Pick out every line in the items below that contains the string "viewer" and copy each of those lines. Treat uppercase and lowercase letters as different.
-- start MATERIAL --
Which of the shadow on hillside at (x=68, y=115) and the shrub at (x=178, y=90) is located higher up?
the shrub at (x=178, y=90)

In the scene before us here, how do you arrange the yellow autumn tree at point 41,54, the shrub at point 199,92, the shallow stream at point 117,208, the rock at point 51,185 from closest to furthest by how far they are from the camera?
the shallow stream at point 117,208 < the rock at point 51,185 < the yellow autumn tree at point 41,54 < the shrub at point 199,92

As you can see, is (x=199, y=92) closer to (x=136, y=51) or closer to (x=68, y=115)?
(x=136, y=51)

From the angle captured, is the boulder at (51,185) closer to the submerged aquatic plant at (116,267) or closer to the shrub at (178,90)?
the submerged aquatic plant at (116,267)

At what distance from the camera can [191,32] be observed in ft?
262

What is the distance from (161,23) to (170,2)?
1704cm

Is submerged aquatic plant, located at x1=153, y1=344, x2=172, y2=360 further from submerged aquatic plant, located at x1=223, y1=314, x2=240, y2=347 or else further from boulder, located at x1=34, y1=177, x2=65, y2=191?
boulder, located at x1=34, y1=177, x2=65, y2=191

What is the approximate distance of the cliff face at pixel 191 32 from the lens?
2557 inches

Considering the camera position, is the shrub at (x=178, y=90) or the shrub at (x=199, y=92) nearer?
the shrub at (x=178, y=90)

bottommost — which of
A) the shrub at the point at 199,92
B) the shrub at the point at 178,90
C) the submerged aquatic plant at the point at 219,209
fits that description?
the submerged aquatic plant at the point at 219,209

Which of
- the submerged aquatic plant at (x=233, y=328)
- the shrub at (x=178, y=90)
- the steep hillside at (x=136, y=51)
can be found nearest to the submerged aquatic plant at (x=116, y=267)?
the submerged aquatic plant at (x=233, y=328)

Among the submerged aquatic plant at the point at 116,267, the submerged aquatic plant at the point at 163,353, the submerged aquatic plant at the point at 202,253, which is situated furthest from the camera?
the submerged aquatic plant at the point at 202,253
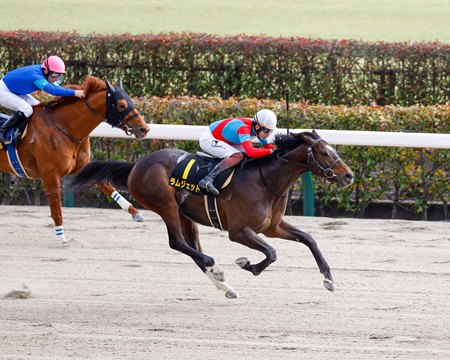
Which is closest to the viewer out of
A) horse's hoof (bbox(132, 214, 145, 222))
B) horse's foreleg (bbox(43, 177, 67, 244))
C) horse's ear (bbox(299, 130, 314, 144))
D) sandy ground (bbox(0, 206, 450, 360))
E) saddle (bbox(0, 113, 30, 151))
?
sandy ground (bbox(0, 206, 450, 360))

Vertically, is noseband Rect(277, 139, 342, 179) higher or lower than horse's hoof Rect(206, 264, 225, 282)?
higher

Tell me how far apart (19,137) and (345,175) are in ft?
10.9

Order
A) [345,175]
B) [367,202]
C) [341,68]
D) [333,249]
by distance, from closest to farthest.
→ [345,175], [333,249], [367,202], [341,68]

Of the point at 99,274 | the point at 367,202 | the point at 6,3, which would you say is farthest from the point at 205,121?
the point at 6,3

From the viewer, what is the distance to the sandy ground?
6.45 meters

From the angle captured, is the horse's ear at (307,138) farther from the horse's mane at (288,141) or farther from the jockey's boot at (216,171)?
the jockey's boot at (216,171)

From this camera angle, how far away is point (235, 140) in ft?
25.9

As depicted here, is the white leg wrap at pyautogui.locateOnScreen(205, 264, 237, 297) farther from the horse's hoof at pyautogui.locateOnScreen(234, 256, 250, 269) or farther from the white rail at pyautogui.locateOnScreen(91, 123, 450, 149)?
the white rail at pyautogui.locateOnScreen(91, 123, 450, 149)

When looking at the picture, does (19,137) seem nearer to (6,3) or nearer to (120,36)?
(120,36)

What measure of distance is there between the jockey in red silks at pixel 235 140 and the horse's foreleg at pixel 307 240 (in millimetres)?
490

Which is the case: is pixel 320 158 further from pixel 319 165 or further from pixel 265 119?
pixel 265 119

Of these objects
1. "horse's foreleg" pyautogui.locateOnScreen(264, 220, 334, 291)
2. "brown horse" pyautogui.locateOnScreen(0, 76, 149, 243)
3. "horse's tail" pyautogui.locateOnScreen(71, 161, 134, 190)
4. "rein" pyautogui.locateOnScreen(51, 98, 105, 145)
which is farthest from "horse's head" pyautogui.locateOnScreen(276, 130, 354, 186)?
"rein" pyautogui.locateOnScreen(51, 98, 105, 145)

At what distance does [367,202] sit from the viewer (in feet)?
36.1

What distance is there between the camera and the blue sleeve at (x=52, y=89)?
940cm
-- end MATERIAL --
-- start MATERIAL --
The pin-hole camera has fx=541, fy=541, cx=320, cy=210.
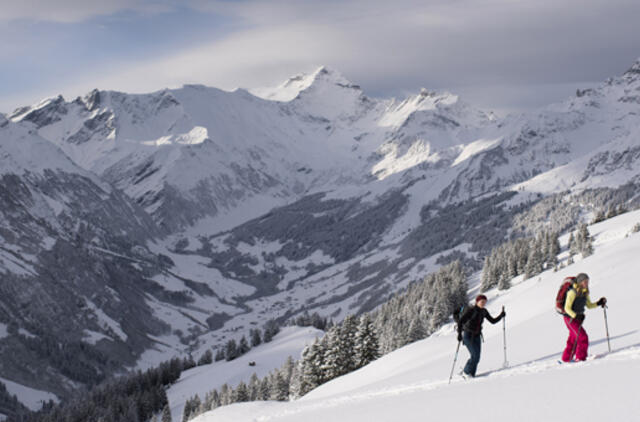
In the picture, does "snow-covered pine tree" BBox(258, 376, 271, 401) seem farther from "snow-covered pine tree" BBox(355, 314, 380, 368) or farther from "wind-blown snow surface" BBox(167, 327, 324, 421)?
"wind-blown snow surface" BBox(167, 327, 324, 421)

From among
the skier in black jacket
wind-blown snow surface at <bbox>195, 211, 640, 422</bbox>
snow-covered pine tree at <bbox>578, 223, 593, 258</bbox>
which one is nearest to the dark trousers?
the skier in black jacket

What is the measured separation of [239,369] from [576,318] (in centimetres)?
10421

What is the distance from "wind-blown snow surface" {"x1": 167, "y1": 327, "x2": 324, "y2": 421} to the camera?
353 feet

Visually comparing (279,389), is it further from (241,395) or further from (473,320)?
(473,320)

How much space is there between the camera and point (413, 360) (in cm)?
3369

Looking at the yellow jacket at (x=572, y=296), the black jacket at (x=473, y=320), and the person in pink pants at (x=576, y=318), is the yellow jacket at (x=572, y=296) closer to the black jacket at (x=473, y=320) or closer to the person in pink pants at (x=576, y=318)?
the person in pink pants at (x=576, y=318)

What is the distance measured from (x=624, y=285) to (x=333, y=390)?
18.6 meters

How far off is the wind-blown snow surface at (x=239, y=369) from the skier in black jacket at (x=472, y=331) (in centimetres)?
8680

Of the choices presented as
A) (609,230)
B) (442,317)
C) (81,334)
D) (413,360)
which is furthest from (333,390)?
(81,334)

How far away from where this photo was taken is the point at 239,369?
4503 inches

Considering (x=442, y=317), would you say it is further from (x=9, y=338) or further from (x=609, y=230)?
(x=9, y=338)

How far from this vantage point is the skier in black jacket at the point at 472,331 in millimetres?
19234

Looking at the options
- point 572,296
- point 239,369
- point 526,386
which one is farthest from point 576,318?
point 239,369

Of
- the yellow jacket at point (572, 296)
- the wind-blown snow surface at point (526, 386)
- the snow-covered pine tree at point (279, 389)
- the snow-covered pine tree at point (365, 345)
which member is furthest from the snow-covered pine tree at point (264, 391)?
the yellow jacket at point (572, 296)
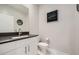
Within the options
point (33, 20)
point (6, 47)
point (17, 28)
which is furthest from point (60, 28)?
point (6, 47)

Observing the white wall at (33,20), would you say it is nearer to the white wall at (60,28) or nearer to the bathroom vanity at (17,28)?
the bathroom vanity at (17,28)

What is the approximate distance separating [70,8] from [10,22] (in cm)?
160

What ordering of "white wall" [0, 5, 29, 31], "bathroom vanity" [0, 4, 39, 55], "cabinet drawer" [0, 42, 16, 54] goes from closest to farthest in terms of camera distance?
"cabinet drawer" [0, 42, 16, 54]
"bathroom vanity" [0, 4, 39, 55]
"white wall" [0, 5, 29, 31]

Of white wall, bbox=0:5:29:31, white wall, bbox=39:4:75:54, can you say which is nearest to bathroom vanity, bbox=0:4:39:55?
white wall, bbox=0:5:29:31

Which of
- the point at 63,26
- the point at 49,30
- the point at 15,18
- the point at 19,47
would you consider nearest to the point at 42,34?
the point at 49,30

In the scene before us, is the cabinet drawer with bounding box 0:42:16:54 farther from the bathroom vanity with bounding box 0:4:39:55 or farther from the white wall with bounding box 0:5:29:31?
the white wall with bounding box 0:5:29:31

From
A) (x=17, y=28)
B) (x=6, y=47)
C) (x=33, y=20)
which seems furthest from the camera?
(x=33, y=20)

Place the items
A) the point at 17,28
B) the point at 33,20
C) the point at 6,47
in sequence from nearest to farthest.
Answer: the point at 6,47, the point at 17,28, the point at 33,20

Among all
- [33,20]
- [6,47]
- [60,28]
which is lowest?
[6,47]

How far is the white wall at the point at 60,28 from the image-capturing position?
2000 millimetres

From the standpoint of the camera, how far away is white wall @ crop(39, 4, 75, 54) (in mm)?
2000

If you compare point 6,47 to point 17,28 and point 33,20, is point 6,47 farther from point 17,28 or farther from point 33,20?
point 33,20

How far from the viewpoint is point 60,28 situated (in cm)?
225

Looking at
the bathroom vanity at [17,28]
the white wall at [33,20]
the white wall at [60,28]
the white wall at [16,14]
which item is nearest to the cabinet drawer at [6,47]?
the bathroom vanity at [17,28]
-- end MATERIAL --
COMPLETED TASK:
Which is closest to the viewer out of
From the viewer, what is the distance to the sandy ground?
At what distance does [367,202] sit from the viewer (in feet)?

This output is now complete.